* **PRZYTOCZONY FRAGMENT**
========

Podstawą rozwiązania sporu wokół TK i wszczęcia ewentualnej dyskusji o zmianach w konstytucji jest publikacja orzeczenia Trybunału Konstytucyjnego - podkreślają politycy PO, PSL, Kukiz'15 i Nowoczesnej. Według PiS debatę można rozpocząć już teraz, gdyż jest to spór polityczny.

Jak podkreślił wiceminister kultury Jarosław Sellin, w pierwszej kolejności powinny odbyć się rozmowy polityczne. "Nasza interpretacja jest taka, że nie ma orzeczenia Trybunału Konstytucyjnego z 9 marca, jest stanowisko, czy komunikat części sędziów TK, podjęty w warunkach nieprzestrzegania ustawy regulującej procedury działania Trybunału Konstytucyjnego. Więc po prostu tego dokumentu publikować nie można" - powiedział w niedzielę PAP Sellin.

"Uważamy, że w sprawie sporu o Trybunał Konstytucyjny większość już rozumie, że spór czysto prawny nie ma sensu, że jest klincz, są różne interpretacje prawa także przedstawiane przez wielu prawników i że ten spór można rozstrzygnąć przede wszystkim na gruncie politycznym. Będziemy zachęcać, by szukać kompromisu politycznego wokół tego sporu i rozmawiać. Rozmowa powinna się odbywać w Sejmie" - dodał.

W sobotę premier Beata Szydło zdecydowała o przekazaniu opinii Komisji Weneckiej do Sejmu, by to parlamentarzyści wszystkich klubów "podjęli wspólną pracę nad rozwiązaniem politycznego sporu". Poinformował o tym rzecznik rządu Rafał Bochenek.

========

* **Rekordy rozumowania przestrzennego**
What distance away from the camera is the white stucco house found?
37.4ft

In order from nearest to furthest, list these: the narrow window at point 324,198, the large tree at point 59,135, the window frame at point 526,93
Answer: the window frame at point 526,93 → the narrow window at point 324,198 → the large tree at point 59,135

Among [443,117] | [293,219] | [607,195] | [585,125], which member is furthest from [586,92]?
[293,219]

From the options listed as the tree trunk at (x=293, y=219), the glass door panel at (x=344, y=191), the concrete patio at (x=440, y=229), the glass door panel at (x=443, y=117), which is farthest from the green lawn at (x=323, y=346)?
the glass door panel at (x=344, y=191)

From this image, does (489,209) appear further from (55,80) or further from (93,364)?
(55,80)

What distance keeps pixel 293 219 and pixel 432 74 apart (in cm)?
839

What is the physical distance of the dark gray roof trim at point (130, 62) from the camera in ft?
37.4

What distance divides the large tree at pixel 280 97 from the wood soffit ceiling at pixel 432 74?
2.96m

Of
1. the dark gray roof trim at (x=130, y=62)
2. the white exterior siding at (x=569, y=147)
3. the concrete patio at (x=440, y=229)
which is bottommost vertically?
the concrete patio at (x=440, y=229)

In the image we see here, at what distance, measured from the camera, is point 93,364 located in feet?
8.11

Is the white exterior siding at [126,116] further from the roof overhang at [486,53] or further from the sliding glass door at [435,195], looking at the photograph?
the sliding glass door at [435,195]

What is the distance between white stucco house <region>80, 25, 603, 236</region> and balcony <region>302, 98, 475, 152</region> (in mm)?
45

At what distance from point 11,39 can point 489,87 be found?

========

* **POLECENIE A**
Proszę przepisać wiernie fragment tekstu o sporze wokół TK: zacznij od słów zawierających "Podstawą rozwiązania sporu", a skończ po słowach "to spór polityczny.".
* **POLECENIE B**
Wymień wszystkie partie polityczne, które pojawiają się w tekście o sporze wokół TK.

* **ODPOWIEDŹ A**
Podstawą rozwiązania sporu wokół TK i wszczęcia ewentualnej dyskusji o zmianach w konstytucji jest publikacja orzeczenia Trybunału Konstytucyjnego - podkreślają politycy PO, PSL, Kukiz'15 i Nowoczesnej. Według PiS debatę można rozpocząć już teraz, gdyż jest to spór polityczny.

* **ODPOWIEDŹ B**
PO, PSL, Kukiz'15, Nowoczesna, PiS